Shared Lives "People who live locally that support adults with a learning disability. They share activities and experiences in their home and in the community, for example in a library or sports centre."
Signposting Giving information about services and help
Supported accommodation "Supported accommodation is for people who qualify for our services and need support to live independently. Support may include help to shop for and cook meals, assistance with budgeting or using local facilities."
Telecare "Telecare is phone based technology that works with, for example a personal alarm, to keep you safe and independent in your own home, or lets your family or carer know you need help.  "
Third Party Top Up Fee "A top up that someone, other than you or the Council, will pay if you choose to move to a residential care home that is more expensive than the Council’s standard rates. This third party could be a family member, friend or a sometimes a charity."

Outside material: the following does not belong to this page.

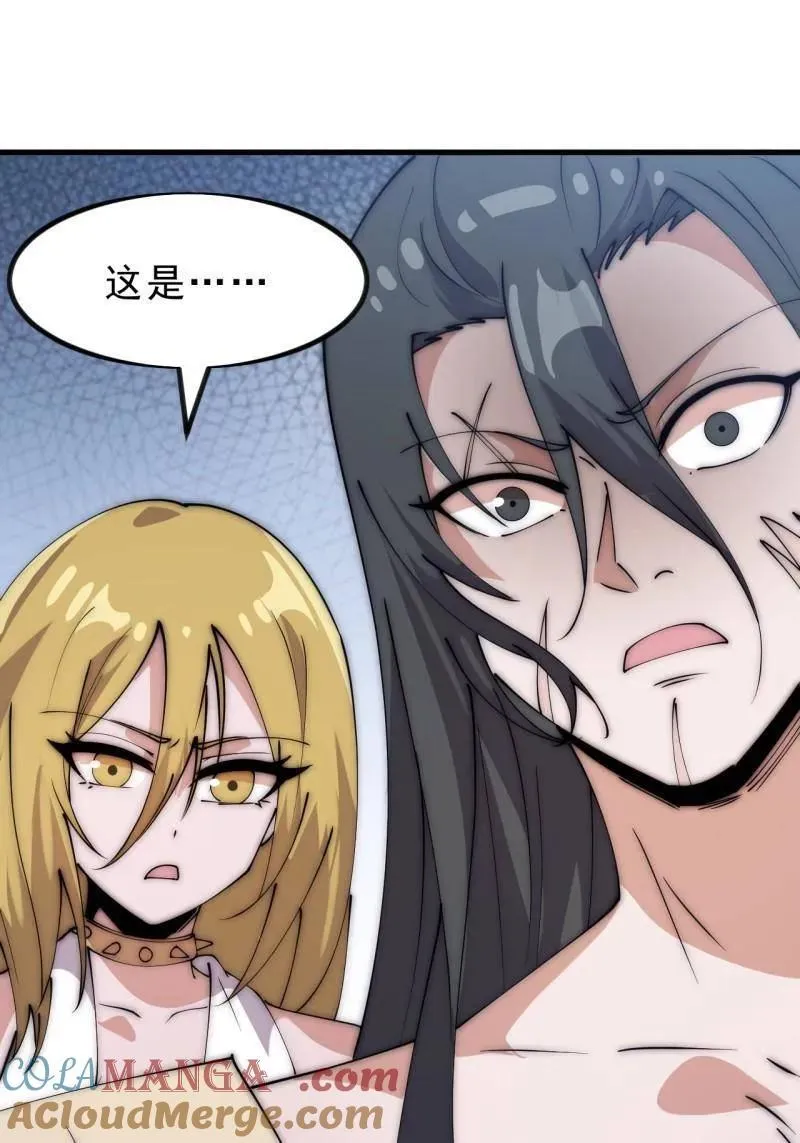 第1108话 ：察觉 第58页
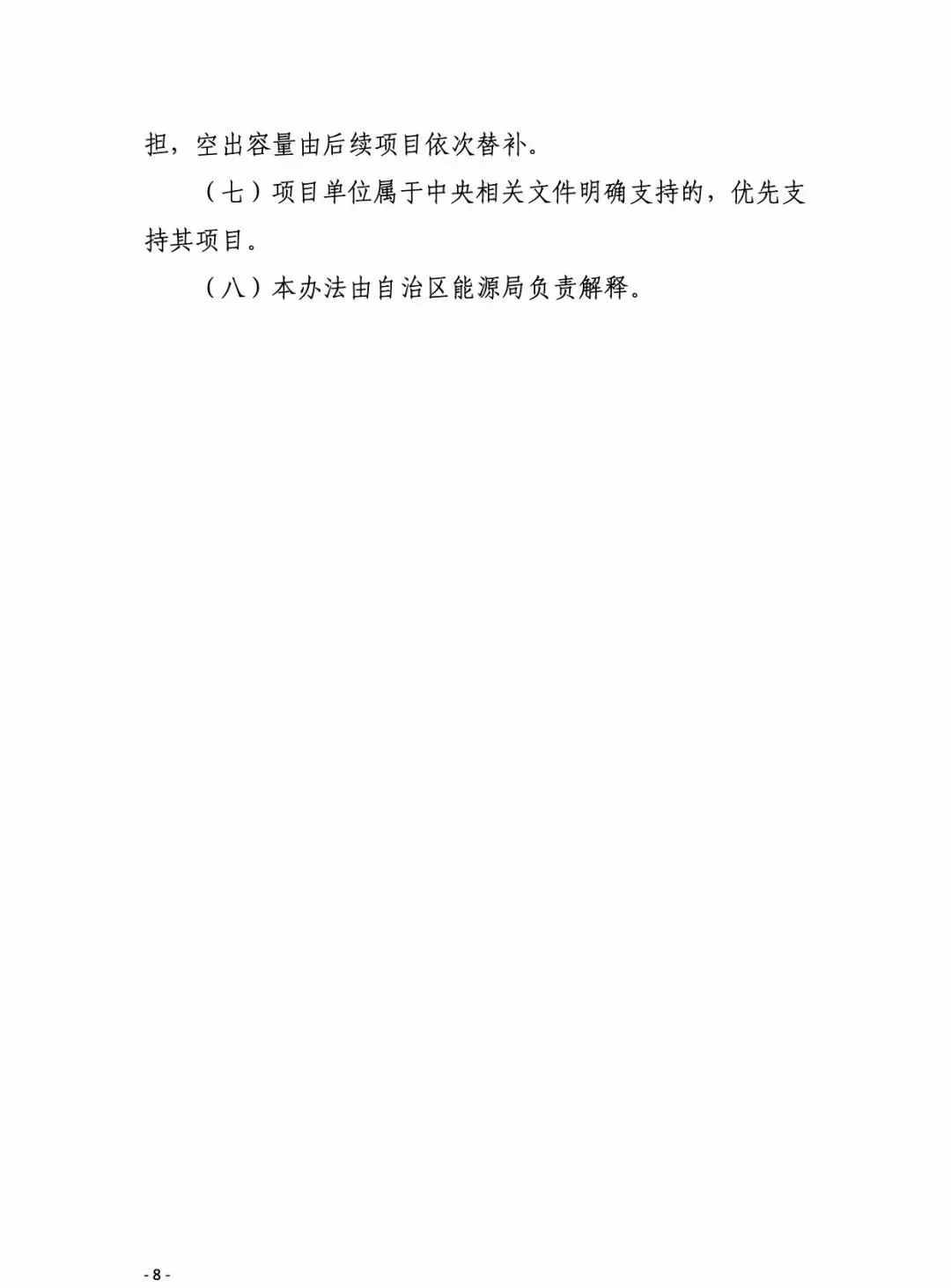 廣西：競配評分標(biāo)準(zhǔn)征求意見，電價最多降1分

Transition The process by which young people with health or social care needs move from children's services to adult services.
Universal services "Universal Services are services that are available to everyone in the local area, such as transport, leisure, health and education."
Unmet Need When you are not receiving the care or support you need or not receiving as much as you need.
Wellbeing "How you feel about your life.  This is affected by what is important to you which can include your physical or mental health, relationships, money, where and how you live and opportunities that you have to take part in the activities that interest you."